Je suis bien heureuse de pouvoir me flatter d'avoir pu contribuer à l'union que je vois avec joie qui va s'établir entre le Roi et Votre Majesté. Je sens, comme je le dois, les marques de bonté qu'elle me témoigne. Je désirerais bien vivement trouver souvent les occasions de lui prouver toute ma reconnaissance et le profond respect avec lequel j'ai l'honneur d'être,
Sire,
De Votre Majesté
La très-humble et très-obéissante servante
Mailly, duchesse de Châteauroux_[473].
L'idée de la favorite acceptée par Louis XV, et la détermination prise par le Roi de se rendre à l'armée, madame de Châteauroux avait songé à ne pas se séparer de son amant et avait aussitôt préparé les moyens de le suivre.

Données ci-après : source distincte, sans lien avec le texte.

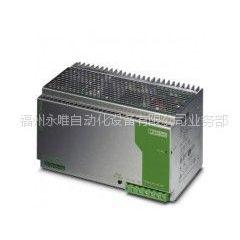 供应菲尼克斯PHOENIX 配电器电源 2864422 MINIMCR-SL-RPS-I-I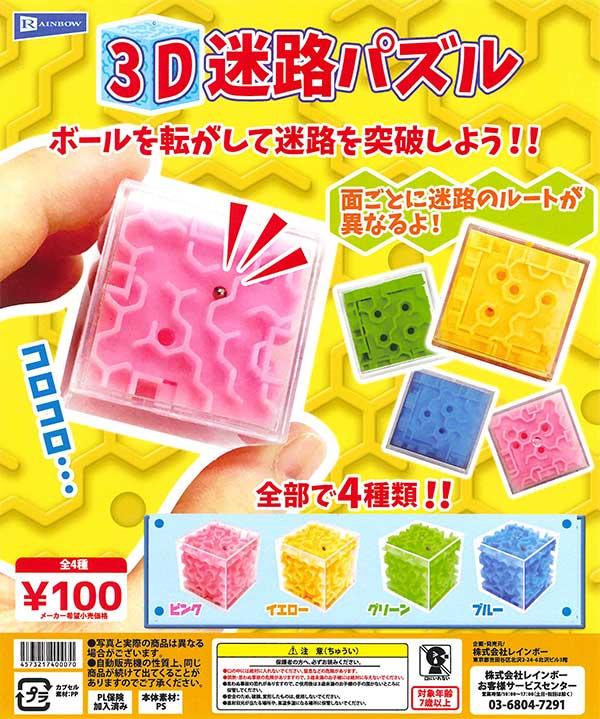3D迷路パズル (100個入り)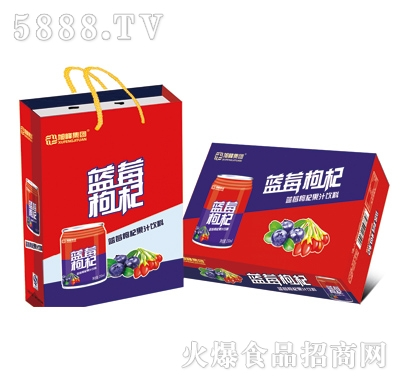 旭峰集团蓝莓枸杞果汁饮料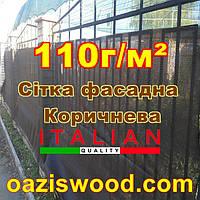 Сітка 2 * 10м  110 г/м²  коричнева фасадна для забору та огорожі, декоративна., фото 1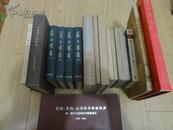 马可波罗行纪(全三册)私藏
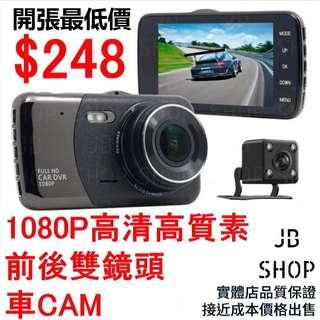 (全高清前後CAM雙鏡頭) 1080P雙鏡頭行車記錄儀 前後鏡頭 車CAM 超強夜視功能 全高清 4吋超大顯示屏 (高質雙鏡頭) (5)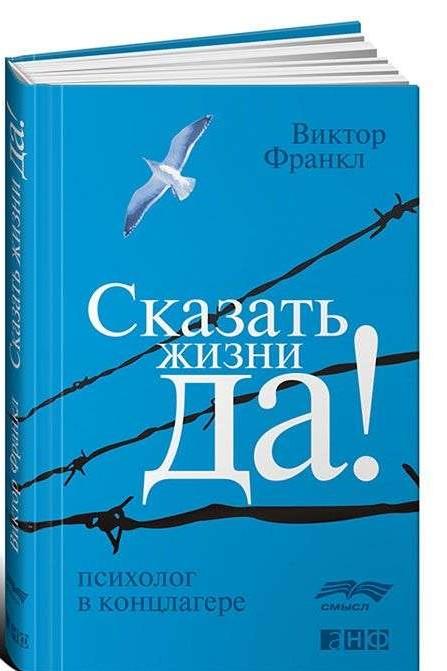 Сказать жизни Да!: психолог в концлагере. 9-е издание
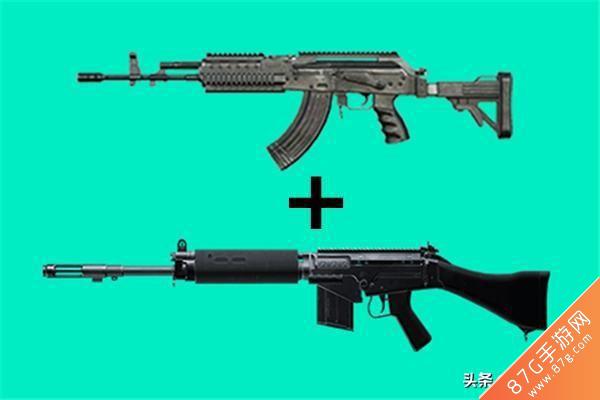 和平精英两把枪怎么搭配最好 最佳枪械组合选择推荐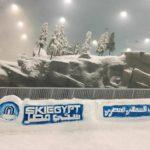 553 150x150 اسعار السينمات والتزلج علي الجليد وانعدام الجاذبية في مول مصر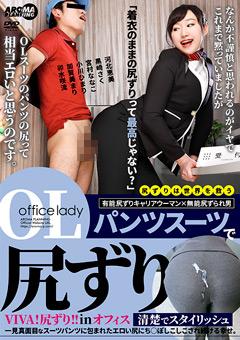 【河北恵美動画】先行OLパンツスーツで尻ずり -マニアック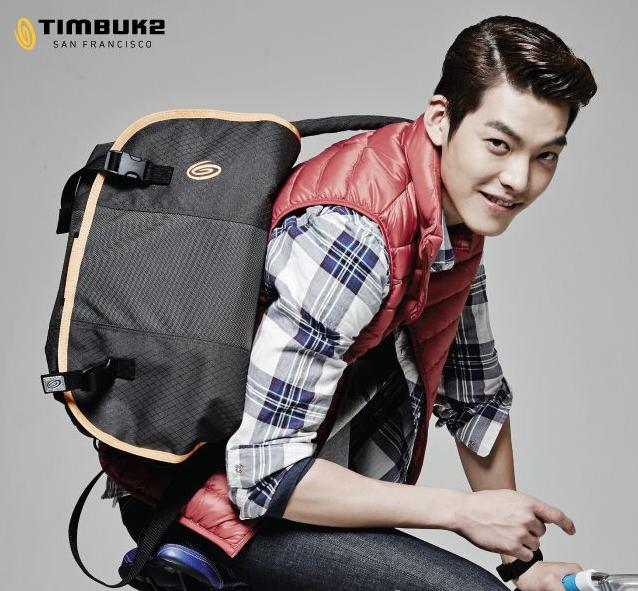 20% OffSitewide @ Timbuk2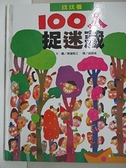 【書寶二手書T1/少年童書_KO3】100人捉迷藏_瀨邊雅之,  高明美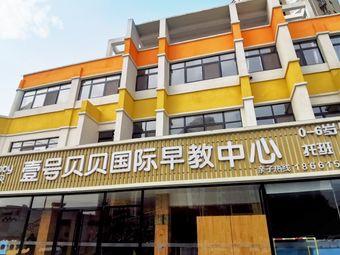 壹号贝贝国际早教中心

Dès l'automne 1743, où elle avait pu croire que le Roi allait partir pour les provinces menacées, elle avait songé à rendre favorable à son désir le maréchal de Noailles, ce maréchal de toute l'Alsace fait par elle, ce parrain auquel elle devait son aimable sobriquet de la Ritournelle.
Et le 3 septembre, elle lui écrivait une longue lettre, où timidement, elle s'ouvrait à lui avec beaucoup de circonlocutions et de périphrases, au bout desquelles elle faisait entendre au vieux courtisan que le Roi était de moitié dans la sollicitation.
Choisy, ce 3 septembre 1743.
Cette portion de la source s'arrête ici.